L’expé de canot est belle. Et bien lancée. Nous nous sommes mouillé les mollets pour la toute première fois une dizaine de kilomètres en aval du point de mise à l’eau initialement prévu. En effet, le niveau de la rivière étant anormalement élevé pour ce temps-ci de l’année, nous avons cru plus sage d’éviter de cordeler ou même de portager le rapide du brulé, un classe 3 de 1,5km de long.

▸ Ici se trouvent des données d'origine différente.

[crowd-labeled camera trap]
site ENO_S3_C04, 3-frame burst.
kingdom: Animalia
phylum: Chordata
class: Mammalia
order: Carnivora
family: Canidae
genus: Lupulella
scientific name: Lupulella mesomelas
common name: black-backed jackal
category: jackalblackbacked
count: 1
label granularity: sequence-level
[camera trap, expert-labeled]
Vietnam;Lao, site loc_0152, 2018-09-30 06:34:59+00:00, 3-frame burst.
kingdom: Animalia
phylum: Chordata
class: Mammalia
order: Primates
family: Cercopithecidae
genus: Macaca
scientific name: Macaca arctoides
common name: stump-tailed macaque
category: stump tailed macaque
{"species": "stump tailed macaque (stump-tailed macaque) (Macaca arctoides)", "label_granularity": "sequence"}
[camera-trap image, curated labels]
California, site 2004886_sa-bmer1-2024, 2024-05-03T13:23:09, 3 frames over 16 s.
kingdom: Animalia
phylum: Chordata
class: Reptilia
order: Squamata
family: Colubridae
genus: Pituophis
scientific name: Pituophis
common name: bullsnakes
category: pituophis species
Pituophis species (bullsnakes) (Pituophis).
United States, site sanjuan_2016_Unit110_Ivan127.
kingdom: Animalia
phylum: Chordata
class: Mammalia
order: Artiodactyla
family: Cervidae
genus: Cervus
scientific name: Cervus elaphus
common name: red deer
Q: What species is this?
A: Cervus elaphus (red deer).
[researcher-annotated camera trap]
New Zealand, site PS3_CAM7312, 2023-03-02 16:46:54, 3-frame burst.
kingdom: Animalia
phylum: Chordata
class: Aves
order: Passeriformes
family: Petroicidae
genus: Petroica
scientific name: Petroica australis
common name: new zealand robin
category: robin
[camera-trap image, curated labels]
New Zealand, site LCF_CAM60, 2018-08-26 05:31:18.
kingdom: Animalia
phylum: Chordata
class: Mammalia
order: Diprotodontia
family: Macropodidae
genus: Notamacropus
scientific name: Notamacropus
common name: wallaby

Ce sera suite à une opération d’empaquetage laborieuse que Mario tient un atelier d’initiation au canotage. Les jeunes apprennent vite et veulent pagayer. Ils sont même un peu déçus de devoir arrêter pour le repas du midi… On leur apprend à faire un feu. Ils nous apprennent à nous amuser avec des riens : Adam nous fait le coup du championnat mondial du je-vais-lancer-un-pierre-plate-et-faire-le-plus-bonds-possible.
Quelques coups de pagaie plus tard, nous voici à la Pointe-aux-fraises. Pour peu, il aurait pu s’agir de la Pointe-à-la fraise : nous n’en en avons trouvé que 3. Minuscules en plus. La vue est néanmoins superbe : au loin poind la Montagne de la Tour. Alain, notre guide, nous explique que son oncle y était gardien au milieu du siècle dernier, alors qu’il devait surveiller les feux de forêts environnants. La Pointe-aux-trois-fraises fera office de site pour notre premier campement de canot-camping. On leur fait une démonstration de montage de tente. Ils nous font une démonstration de collaboration et de travail d’équipe.
De manière paradoxale – et pratiquement incongrue -, plus nous nous enfonçons en forêt et laissons derrière nous la civilisation, plus la zone de confort des jeunes semblent s’élargir. Ils sont 9. Et ils semblent tous se conforter de notre glissade au creux de cette délicieuse incertitude qu’est l’aventure.
Ils vous embrassent. J’en suis certain.